== Task ==
Copy out every record below, word for word.

== Study material

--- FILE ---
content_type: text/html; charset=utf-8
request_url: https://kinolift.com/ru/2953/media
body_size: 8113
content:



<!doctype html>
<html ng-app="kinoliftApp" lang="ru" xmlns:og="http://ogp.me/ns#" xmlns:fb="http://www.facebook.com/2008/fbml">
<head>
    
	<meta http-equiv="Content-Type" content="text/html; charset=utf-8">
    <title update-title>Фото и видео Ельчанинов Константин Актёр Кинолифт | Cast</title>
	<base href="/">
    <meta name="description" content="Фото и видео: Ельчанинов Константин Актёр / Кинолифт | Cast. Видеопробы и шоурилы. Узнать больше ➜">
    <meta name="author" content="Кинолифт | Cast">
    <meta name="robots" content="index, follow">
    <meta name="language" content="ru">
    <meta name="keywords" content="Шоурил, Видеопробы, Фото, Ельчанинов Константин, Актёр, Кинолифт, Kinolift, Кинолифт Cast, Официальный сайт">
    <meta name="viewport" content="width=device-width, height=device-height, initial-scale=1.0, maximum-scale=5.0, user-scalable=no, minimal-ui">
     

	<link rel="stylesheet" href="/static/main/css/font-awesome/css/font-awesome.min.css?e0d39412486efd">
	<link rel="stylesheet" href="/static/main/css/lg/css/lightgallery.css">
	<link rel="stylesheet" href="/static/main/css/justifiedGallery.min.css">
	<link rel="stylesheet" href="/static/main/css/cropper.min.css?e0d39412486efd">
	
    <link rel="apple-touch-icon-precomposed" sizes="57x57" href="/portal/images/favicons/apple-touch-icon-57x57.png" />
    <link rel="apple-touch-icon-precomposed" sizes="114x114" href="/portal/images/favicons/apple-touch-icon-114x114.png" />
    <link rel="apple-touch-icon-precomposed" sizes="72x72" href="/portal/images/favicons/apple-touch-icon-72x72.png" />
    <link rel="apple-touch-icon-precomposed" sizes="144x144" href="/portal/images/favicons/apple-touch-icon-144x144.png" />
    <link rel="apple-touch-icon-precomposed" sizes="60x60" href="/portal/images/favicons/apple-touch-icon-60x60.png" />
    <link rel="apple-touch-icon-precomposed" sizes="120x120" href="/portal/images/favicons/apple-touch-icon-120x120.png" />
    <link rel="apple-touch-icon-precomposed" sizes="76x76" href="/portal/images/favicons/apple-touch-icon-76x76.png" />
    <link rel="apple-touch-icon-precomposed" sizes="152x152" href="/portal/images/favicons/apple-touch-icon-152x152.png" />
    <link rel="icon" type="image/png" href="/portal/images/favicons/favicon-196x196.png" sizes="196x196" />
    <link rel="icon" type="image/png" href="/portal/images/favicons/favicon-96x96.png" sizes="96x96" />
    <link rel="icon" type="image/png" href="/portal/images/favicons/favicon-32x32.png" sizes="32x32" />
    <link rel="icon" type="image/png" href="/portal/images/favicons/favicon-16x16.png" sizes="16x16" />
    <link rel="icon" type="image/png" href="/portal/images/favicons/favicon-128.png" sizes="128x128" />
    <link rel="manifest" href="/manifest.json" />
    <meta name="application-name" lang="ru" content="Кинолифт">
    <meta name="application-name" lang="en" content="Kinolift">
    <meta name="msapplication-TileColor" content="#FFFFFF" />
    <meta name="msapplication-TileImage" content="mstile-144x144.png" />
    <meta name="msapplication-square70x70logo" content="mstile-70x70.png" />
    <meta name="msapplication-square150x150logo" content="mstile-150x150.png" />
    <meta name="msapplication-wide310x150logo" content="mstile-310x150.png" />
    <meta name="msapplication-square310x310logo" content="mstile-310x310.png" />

====

== Completed exercise ==
--- FILE ---
content_type: text/html; charset=utf-8
request_url: https://kinolift.com/ru/2953/media
body_size: 8113
content:



<!doctype html>
<html ng-app="kinoliftApp" lang="ru" xmlns:og="http://ogp.me/ns#" xmlns:fb="http://www.facebook.com/2008/fbml">
<head>
    
	<meta http-equiv="Content-Type" content="text/html; charset=utf-8">
    <title update-title>Фото и видео Ельчанинов Константин Актёр Кинолифт | Cast</title>
	<base href="/">
    <meta name="description" content="Фото и видео: Ельчанинов Константин Актёр / Кинолифт | Cast. Видеопробы и шоурилы. Узнать больше ➜">
    <meta name="author" content="Кинолифт | Cast">
    <meta name="robots" content="index, follow">
    <meta name="language" content="ru">
    <meta name="keywords" content="Шоурил, Видеопробы, Фото, Ельчанинов Константин, Актёр, Кинолифт, Kinolift, Кинолифт Cast, Официальный сайт">
    <meta name="viewport" content="width=device-width, height=device-height, initial-scale=1.0, maximum-scale=5.0, user-scalable=no, minimal-ui">
     

	<link rel="stylesheet" href="/static/main/css/font-awesome/css/font-awesome.min.css?e0d39412486efd">
	<link rel="stylesheet" href="/static/main/css/lg/css/lightgallery.css">
	<link rel="stylesheet" href="/static/main/css/justifiedGallery.min.css">
	<link rel="stylesheet" href="/static/main/css/cropper.min.css?e0d39412486efd">
	
    <link rel="apple-touch-icon-precomposed" sizes="57x57" href="/portal/images/favicons/apple-touch-icon-57x57.png" />
    <link rel="apple-touch-icon-precomposed" sizes="114x114" href="/portal/images/favicons/apple-touch-icon-114x114.png" />
    <link rel="apple-touch-icon-precomposed" sizes="72x72" href="/portal/images/favicons/apple-touch-icon-72x72.png" />
    <link rel="apple-touch-icon-precomposed" sizes="144x144" href="/portal/images/favicons/apple-touch-icon-144x144.png" />
    <link rel="apple-touch-icon-precomposed" sizes="60x60" href="/portal/images/favicons/apple-touch-icon-60x60.png" />
    <link rel="apple-touch-icon-precomposed" sizes="120x120" href="/portal/images/favicons/apple-touch-icon-120x120.png" />
    <link rel="apple-touch-icon-precomposed" sizes="76x76" href="/portal/images/favicons/apple-touch-icon-76x76.png" />
    <link rel="apple-touch-icon-precomposed" sizes="152x152" href="/portal/images/favicons/apple-touch-icon-152x152.png" />
    <link rel="icon" type="image/png" href="/portal/images/favicons/favicon-196x196.png" sizes="196x196" />
    <link rel="icon" type="image/png" href="/portal/images/favicons/favicon-96x96.png" sizes="96x96" />
    <link rel="icon" type="image/png" href="/portal/images/favicons/favicon-32x32.png" sizes="32x32" />
    <link rel="icon" type="image/png" href="/portal/images/favicons/favicon-16x16.png" sizes="16x16" />
    <link rel="icon" type="image/png" href="/portal/images/favicons/favicon-128.png" sizes="128x128" />
    <link rel="manifest" href="/manifest.json" />
    <meta name="application-name" lang="ru" content="Кинолифт">
    <meta name="application-name" lang="en" content="Kinolift">
    <meta name="msapplication-TileColor" content="#FFFFFF" />
    <meta name="msapplication-TileImage" content="mstile-144x144.png" />
    <meta name="msapplication-square70x70logo" content="mstile-70x70.png" />
    <meta name="msapplication-square150x150logo" content="mstile-150x150.png" />
    <meta name="msapplication-wide310x150logo" content="mstile-310x150.png" />
    <meta name="msapplication-square310x310logo" content="mstile-310x310.png" />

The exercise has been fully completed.